Cargo and cruise ships represent 2.6 percent of global emissions and could reach 17 percent by 2050. Nearly all these ships use cheap dirty heavy oil with high sulphur content. International regulations aren’t helpful as they are lax and difficult to enforce. Fortunately, Maersk, the largest container shipping company in the world, has created the conditions for an industry-wide sectoral revolution by setting 2040 as a target to achieve net-zero emissions, requiring all new vessel acquisitions be carbon-neutral and has already ordered 12 green methanol powered ships. Concurrently, many new technological solutions are under development including ones associated with electric, wind and biofuel energy sources. Stringent territorial waters and docking standards, Maersk technological catalysts, financing of emerging remedies, could advance clean technologies quickly. Finally, open-loop scrubbers are widely used as a band-aid to remove sulphur from the exhausts to transfer the pollutants into the sea.
BlackRock, the world’s largest investment firm, has indicated that those that don’t tackle climate change will lose money in 5 years. Some financial institutions have made multi-trillion commitments from now to 2030 to invest in the green economy while still focusing the majority of investments in fossil fuels. Canadian banks are among the global top fossil fuel investors.

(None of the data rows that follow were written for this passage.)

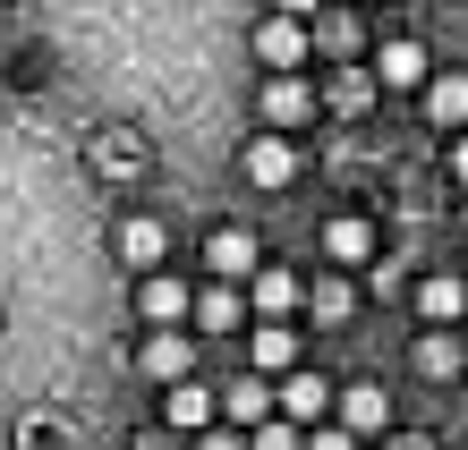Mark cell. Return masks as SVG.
<instances>
[{"mask_svg":"<svg viewBox=\"0 0 468 450\" xmlns=\"http://www.w3.org/2000/svg\"><path fill=\"white\" fill-rule=\"evenodd\" d=\"M222 416H230V434H256L264 416H272V382H264V374H239V382L222 391Z\"/></svg>","mask_w":468,"mask_h":450,"instance_id":"9","label":"cell"},{"mask_svg":"<svg viewBox=\"0 0 468 450\" xmlns=\"http://www.w3.org/2000/svg\"><path fill=\"white\" fill-rule=\"evenodd\" d=\"M136 365H145L154 382H187V365H197V340H179V331H154V340L136 349Z\"/></svg>","mask_w":468,"mask_h":450,"instance_id":"11","label":"cell"},{"mask_svg":"<svg viewBox=\"0 0 468 450\" xmlns=\"http://www.w3.org/2000/svg\"><path fill=\"white\" fill-rule=\"evenodd\" d=\"M324 256H333V264H375V230L357 213H341L333 230H324Z\"/></svg>","mask_w":468,"mask_h":450,"instance_id":"15","label":"cell"},{"mask_svg":"<svg viewBox=\"0 0 468 450\" xmlns=\"http://www.w3.org/2000/svg\"><path fill=\"white\" fill-rule=\"evenodd\" d=\"M247 365H256V374H290L298 365V331L290 323H256L247 331Z\"/></svg>","mask_w":468,"mask_h":450,"instance_id":"10","label":"cell"},{"mask_svg":"<svg viewBox=\"0 0 468 450\" xmlns=\"http://www.w3.org/2000/svg\"><path fill=\"white\" fill-rule=\"evenodd\" d=\"M375 77H383V86H392V94H426V77H434V60H426V43H409V35H392V43L375 51Z\"/></svg>","mask_w":468,"mask_h":450,"instance_id":"3","label":"cell"},{"mask_svg":"<svg viewBox=\"0 0 468 450\" xmlns=\"http://www.w3.org/2000/svg\"><path fill=\"white\" fill-rule=\"evenodd\" d=\"M247 450H307V434H298V425H282V416H264V425L247 434Z\"/></svg>","mask_w":468,"mask_h":450,"instance_id":"21","label":"cell"},{"mask_svg":"<svg viewBox=\"0 0 468 450\" xmlns=\"http://www.w3.org/2000/svg\"><path fill=\"white\" fill-rule=\"evenodd\" d=\"M256 60L282 68V77H298V68H307V26H298V17H264L256 26Z\"/></svg>","mask_w":468,"mask_h":450,"instance_id":"5","label":"cell"},{"mask_svg":"<svg viewBox=\"0 0 468 450\" xmlns=\"http://www.w3.org/2000/svg\"><path fill=\"white\" fill-rule=\"evenodd\" d=\"M409 365H418L426 382H452V374H460V340H452V331H426V340L409 349Z\"/></svg>","mask_w":468,"mask_h":450,"instance_id":"18","label":"cell"},{"mask_svg":"<svg viewBox=\"0 0 468 450\" xmlns=\"http://www.w3.org/2000/svg\"><path fill=\"white\" fill-rule=\"evenodd\" d=\"M324 408H333V382L324 374H307V365H290L282 374V391H272V416H282V425H324Z\"/></svg>","mask_w":468,"mask_h":450,"instance_id":"1","label":"cell"},{"mask_svg":"<svg viewBox=\"0 0 468 450\" xmlns=\"http://www.w3.org/2000/svg\"><path fill=\"white\" fill-rule=\"evenodd\" d=\"M162 246H171V238H162V221H145V213L120 221V256H128L136 272H154V264H162Z\"/></svg>","mask_w":468,"mask_h":450,"instance_id":"17","label":"cell"},{"mask_svg":"<svg viewBox=\"0 0 468 450\" xmlns=\"http://www.w3.org/2000/svg\"><path fill=\"white\" fill-rule=\"evenodd\" d=\"M213 416H222V400L205 382H171V425L179 434H213Z\"/></svg>","mask_w":468,"mask_h":450,"instance_id":"14","label":"cell"},{"mask_svg":"<svg viewBox=\"0 0 468 450\" xmlns=\"http://www.w3.org/2000/svg\"><path fill=\"white\" fill-rule=\"evenodd\" d=\"M205 264L222 272V289H230V280L256 272V238H247V230H213V238H205Z\"/></svg>","mask_w":468,"mask_h":450,"instance_id":"12","label":"cell"},{"mask_svg":"<svg viewBox=\"0 0 468 450\" xmlns=\"http://www.w3.org/2000/svg\"><path fill=\"white\" fill-rule=\"evenodd\" d=\"M426 120L434 128H468V77H426Z\"/></svg>","mask_w":468,"mask_h":450,"instance_id":"16","label":"cell"},{"mask_svg":"<svg viewBox=\"0 0 468 450\" xmlns=\"http://www.w3.org/2000/svg\"><path fill=\"white\" fill-rule=\"evenodd\" d=\"M136 306H145V323H154V331H179L197 298H187V280H179V272H145V280H136Z\"/></svg>","mask_w":468,"mask_h":450,"instance_id":"4","label":"cell"},{"mask_svg":"<svg viewBox=\"0 0 468 450\" xmlns=\"http://www.w3.org/2000/svg\"><path fill=\"white\" fill-rule=\"evenodd\" d=\"M307 306H315V323H349V280L315 272V280H307Z\"/></svg>","mask_w":468,"mask_h":450,"instance_id":"19","label":"cell"},{"mask_svg":"<svg viewBox=\"0 0 468 450\" xmlns=\"http://www.w3.org/2000/svg\"><path fill=\"white\" fill-rule=\"evenodd\" d=\"M418 315H426V331L460 323V315H468V280H460V272H426V280H418Z\"/></svg>","mask_w":468,"mask_h":450,"instance_id":"7","label":"cell"},{"mask_svg":"<svg viewBox=\"0 0 468 450\" xmlns=\"http://www.w3.org/2000/svg\"><path fill=\"white\" fill-rule=\"evenodd\" d=\"M298 179V145H290V136H247V187H290Z\"/></svg>","mask_w":468,"mask_h":450,"instance_id":"6","label":"cell"},{"mask_svg":"<svg viewBox=\"0 0 468 450\" xmlns=\"http://www.w3.org/2000/svg\"><path fill=\"white\" fill-rule=\"evenodd\" d=\"M367 94H375V77H341V86H333V102H341V110H357Z\"/></svg>","mask_w":468,"mask_h":450,"instance_id":"22","label":"cell"},{"mask_svg":"<svg viewBox=\"0 0 468 450\" xmlns=\"http://www.w3.org/2000/svg\"><path fill=\"white\" fill-rule=\"evenodd\" d=\"M197 450H247V434H230V425H213V434H197Z\"/></svg>","mask_w":468,"mask_h":450,"instance_id":"24","label":"cell"},{"mask_svg":"<svg viewBox=\"0 0 468 450\" xmlns=\"http://www.w3.org/2000/svg\"><path fill=\"white\" fill-rule=\"evenodd\" d=\"M307 110H315V86H307V77H272V86H264V120L272 128H298Z\"/></svg>","mask_w":468,"mask_h":450,"instance_id":"13","label":"cell"},{"mask_svg":"<svg viewBox=\"0 0 468 450\" xmlns=\"http://www.w3.org/2000/svg\"><path fill=\"white\" fill-rule=\"evenodd\" d=\"M452 179L468 187V136H452Z\"/></svg>","mask_w":468,"mask_h":450,"instance_id":"25","label":"cell"},{"mask_svg":"<svg viewBox=\"0 0 468 450\" xmlns=\"http://www.w3.org/2000/svg\"><path fill=\"white\" fill-rule=\"evenodd\" d=\"M187 315H197L205 331H239V289H205L197 306H187Z\"/></svg>","mask_w":468,"mask_h":450,"instance_id":"20","label":"cell"},{"mask_svg":"<svg viewBox=\"0 0 468 450\" xmlns=\"http://www.w3.org/2000/svg\"><path fill=\"white\" fill-rule=\"evenodd\" d=\"M333 408H341V434H349V442H357V434H383V416H392L383 382H349V391H333Z\"/></svg>","mask_w":468,"mask_h":450,"instance_id":"8","label":"cell"},{"mask_svg":"<svg viewBox=\"0 0 468 450\" xmlns=\"http://www.w3.org/2000/svg\"><path fill=\"white\" fill-rule=\"evenodd\" d=\"M307 9H315V0H282V17H307Z\"/></svg>","mask_w":468,"mask_h":450,"instance_id":"26","label":"cell"},{"mask_svg":"<svg viewBox=\"0 0 468 450\" xmlns=\"http://www.w3.org/2000/svg\"><path fill=\"white\" fill-rule=\"evenodd\" d=\"M307 450H357V442H349L341 425H315V434H307Z\"/></svg>","mask_w":468,"mask_h":450,"instance_id":"23","label":"cell"},{"mask_svg":"<svg viewBox=\"0 0 468 450\" xmlns=\"http://www.w3.org/2000/svg\"><path fill=\"white\" fill-rule=\"evenodd\" d=\"M247 298H256V315H264V323H290L298 306H307V280L282 272V264H256V272H247Z\"/></svg>","mask_w":468,"mask_h":450,"instance_id":"2","label":"cell"}]
</instances>
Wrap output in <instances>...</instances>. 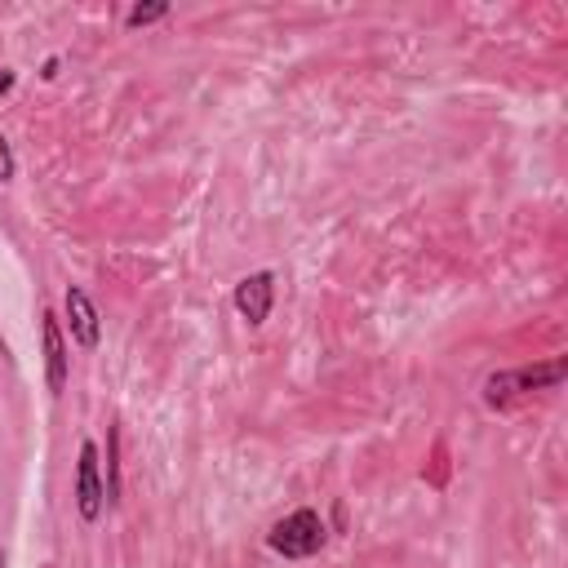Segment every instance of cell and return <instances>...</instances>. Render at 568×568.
<instances>
[{
    "instance_id": "1",
    "label": "cell",
    "mask_w": 568,
    "mask_h": 568,
    "mask_svg": "<svg viewBox=\"0 0 568 568\" xmlns=\"http://www.w3.org/2000/svg\"><path fill=\"white\" fill-rule=\"evenodd\" d=\"M568 365L564 360H546V365H533V369H506V374H493L485 382V404L489 409H511L515 400L533 396V391H555L564 382Z\"/></svg>"
},
{
    "instance_id": "2",
    "label": "cell",
    "mask_w": 568,
    "mask_h": 568,
    "mask_svg": "<svg viewBox=\"0 0 568 568\" xmlns=\"http://www.w3.org/2000/svg\"><path fill=\"white\" fill-rule=\"evenodd\" d=\"M324 542H328V528H324V520L315 515V511H293V515H285L271 533H267V546L276 550V555H285V559H311L315 550H324Z\"/></svg>"
},
{
    "instance_id": "3",
    "label": "cell",
    "mask_w": 568,
    "mask_h": 568,
    "mask_svg": "<svg viewBox=\"0 0 568 568\" xmlns=\"http://www.w3.org/2000/svg\"><path fill=\"white\" fill-rule=\"evenodd\" d=\"M107 506V493H102V476H98V444L85 439L80 444V463H76V511L85 524H93Z\"/></svg>"
},
{
    "instance_id": "4",
    "label": "cell",
    "mask_w": 568,
    "mask_h": 568,
    "mask_svg": "<svg viewBox=\"0 0 568 568\" xmlns=\"http://www.w3.org/2000/svg\"><path fill=\"white\" fill-rule=\"evenodd\" d=\"M271 298H276V276H271V271H254V276H245V280L236 285V311H241L254 328L267 324Z\"/></svg>"
},
{
    "instance_id": "5",
    "label": "cell",
    "mask_w": 568,
    "mask_h": 568,
    "mask_svg": "<svg viewBox=\"0 0 568 568\" xmlns=\"http://www.w3.org/2000/svg\"><path fill=\"white\" fill-rule=\"evenodd\" d=\"M41 337H45V382L54 396H63L67 387V343H63V324L54 311L41 315Z\"/></svg>"
},
{
    "instance_id": "6",
    "label": "cell",
    "mask_w": 568,
    "mask_h": 568,
    "mask_svg": "<svg viewBox=\"0 0 568 568\" xmlns=\"http://www.w3.org/2000/svg\"><path fill=\"white\" fill-rule=\"evenodd\" d=\"M63 307H67V324H71V337L85 347V352H93L98 347V333H102V324H98V311H93V302H89V293L85 289H67V298H63Z\"/></svg>"
},
{
    "instance_id": "7",
    "label": "cell",
    "mask_w": 568,
    "mask_h": 568,
    "mask_svg": "<svg viewBox=\"0 0 568 568\" xmlns=\"http://www.w3.org/2000/svg\"><path fill=\"white\" fill-rule=\"evenodd\" d=\"M102 493H107V506L121 502V431L116 426L107 431V485H102Z\"/></svg>"
},
{
    "instance_id": "8",
    "label": "cell",
    "mask_w": 568,
    "mask_h": 568,
    "mask_svg": "<svg viewBox=\"0 0 568 568\" xmlns=\"http://www.w3.org/2000/svg\"><path fill=\"white\" fill-rule=\"evenodd\" d=\"M169 14V5H165V0H156V5H134L130 14H125V23L130 27H152V23H160Z\"/></svg>"
},
{
    "instance_id": "9",
    "label": "cell",
    "mask_w": 568,
    "mask_h": 568,
    "mask_svg": "<svg viewBox=\"0 0 568 568\" xmlns=\"http://www.w3.org/2000/svg\"><path fill=\"white\" fill-rule=\"evenodd\" d=\"M14 178V152L5 143V134H0V182H10Z\"/></svg>"
},
{
    "instance_id": "10",
    "label": "cell",
    "mask_w": 568,
    "mask_h": 568,
    "mask_svg": "<svg viewBox=\"0 0 568 568\" xmlns=\"http://www.w3.org/2000/svg\"><path fill=\"white\" fill-rule=\"evenodd\" d=\"M10 89H14V71L0 67V93H10Z\"/></svg>"
},
{
    "instance_id": "11",
    "label": "cell",
    "mask_w": 568,
    "mask_h": 568,
    "mask_svg": "<svg viewBox=\"0 0 568 568\" xmlns=\"http://www.w3.org/2000/svg\"><path fill=\"white\" fill-rule=\"evenodd\" d=\"M0 568H5V550H0Z\"/></svg>"
}]
</instances>
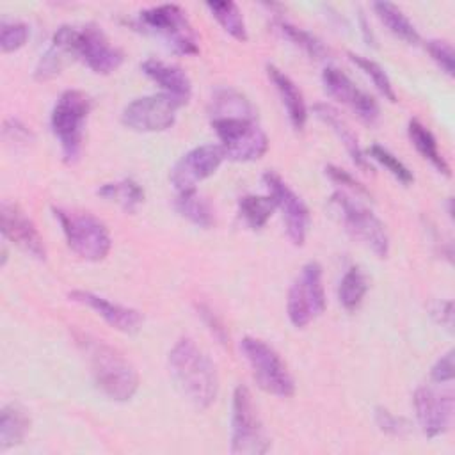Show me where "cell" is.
<instances>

On a global scale, less than 10 percent of plastics are recycled. Plastics are ubiquitous, meaning regulating its use is especially complex. While Canada has only banned a half dozen of single-use plastics, the European Union and China are engaged in a holistic multi-year incremental approach to manage plastic production, distribution, consumption, recycling, disposal and substitution. Accordingly, the actions of these latter jurisdictions will influence global innovation and standards. By comparison, Canada’s plastic initiatives are symbolic greenwashing.